Pharmacokinetics of Oral and Extended-release Naltrexone in Pregnant and Lactating Individuals and their Infants.

Abstract

Objectives: Naltrexone may be utilized for the treatment of opioid and/or alcohol use disorder during pregnancy. However, limited information is available on the pharmacokinetics of naltrexone during pregnancy and lactation. The objective of this study was to evaluate maternal and infant concentrations of naltrexone and its major metabolite 6β-naltrexol in relevant matrices across pregnancy and the immediate postpartum period.

Methods: Pregnant individuals receiving naltrexone were enrolled in this prospective cohort study. Maternal plasma and urine samples were collected serially during pregnancy at up to 6 time points. At delivery, cord blood, maternal plasma, infant plasma, and infant urine were collected. Four weeks after delivery, breastmilk, maternal plasma, and infant plasma samples were collected. All samples were analyzed for naltrexone and 6β-naltrexol using a validated liquid chromatography tandem mass spectrometry assay.

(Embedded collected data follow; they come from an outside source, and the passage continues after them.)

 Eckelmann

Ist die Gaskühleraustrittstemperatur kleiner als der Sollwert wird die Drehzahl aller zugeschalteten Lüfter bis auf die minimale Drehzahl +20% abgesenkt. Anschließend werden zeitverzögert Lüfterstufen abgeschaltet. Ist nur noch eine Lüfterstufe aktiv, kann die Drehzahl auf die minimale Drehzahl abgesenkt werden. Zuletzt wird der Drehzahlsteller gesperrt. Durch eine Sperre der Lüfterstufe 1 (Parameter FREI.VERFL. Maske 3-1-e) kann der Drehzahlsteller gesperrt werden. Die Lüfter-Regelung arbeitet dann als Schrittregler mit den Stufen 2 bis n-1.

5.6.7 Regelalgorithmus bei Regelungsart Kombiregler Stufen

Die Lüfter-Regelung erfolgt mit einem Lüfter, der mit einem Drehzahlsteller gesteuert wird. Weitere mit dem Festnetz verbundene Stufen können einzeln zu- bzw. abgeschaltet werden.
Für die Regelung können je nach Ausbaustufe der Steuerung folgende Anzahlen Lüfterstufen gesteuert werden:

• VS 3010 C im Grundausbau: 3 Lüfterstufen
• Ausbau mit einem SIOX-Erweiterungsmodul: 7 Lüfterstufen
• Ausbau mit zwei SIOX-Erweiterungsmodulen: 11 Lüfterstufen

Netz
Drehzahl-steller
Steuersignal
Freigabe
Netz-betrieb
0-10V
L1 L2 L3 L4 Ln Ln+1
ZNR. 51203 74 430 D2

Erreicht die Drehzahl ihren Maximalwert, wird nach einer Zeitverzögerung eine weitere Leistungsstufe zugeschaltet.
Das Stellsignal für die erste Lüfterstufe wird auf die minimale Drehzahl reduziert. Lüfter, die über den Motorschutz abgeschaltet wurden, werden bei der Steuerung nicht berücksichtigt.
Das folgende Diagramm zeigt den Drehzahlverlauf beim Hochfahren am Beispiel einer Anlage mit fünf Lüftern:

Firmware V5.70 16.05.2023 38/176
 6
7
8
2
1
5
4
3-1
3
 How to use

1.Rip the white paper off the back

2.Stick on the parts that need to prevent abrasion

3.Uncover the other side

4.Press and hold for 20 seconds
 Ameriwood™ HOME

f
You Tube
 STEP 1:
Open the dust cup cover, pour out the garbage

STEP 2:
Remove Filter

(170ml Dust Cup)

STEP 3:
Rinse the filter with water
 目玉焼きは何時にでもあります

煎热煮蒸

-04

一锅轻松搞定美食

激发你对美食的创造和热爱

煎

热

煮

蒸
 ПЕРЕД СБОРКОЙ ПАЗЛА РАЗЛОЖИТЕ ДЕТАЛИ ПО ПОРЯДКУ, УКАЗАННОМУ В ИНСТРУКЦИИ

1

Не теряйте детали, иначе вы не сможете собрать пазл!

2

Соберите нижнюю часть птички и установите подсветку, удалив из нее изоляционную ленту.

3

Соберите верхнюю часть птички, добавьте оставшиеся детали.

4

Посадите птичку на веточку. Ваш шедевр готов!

Results: A total of 7 pregnant individuals were enrolled: 4 receiving extended-release and 3 receiving oral naltrexone. Concentrations of naltrexone in maternal plasma in pregnancy remained detectable across the dosing interval for both formulations. The ratio of median cord blood to maternal plasma concentration was 1.11 in the extended-release and 0.74 in the oral group. Of the 7 infants, 1 remained breastfed at 4 weeks. The relative infant naltrexone dose via breastmilk at 31 days after delivery from the 1 infant was 0.83%.

Conclusions: While limited due to sample size, these data provide valuable information about the pharmacokinetics of prenatal use of naltrexone and perinatal transfer, guiding counseling and clinical management of the parent-infant dyad.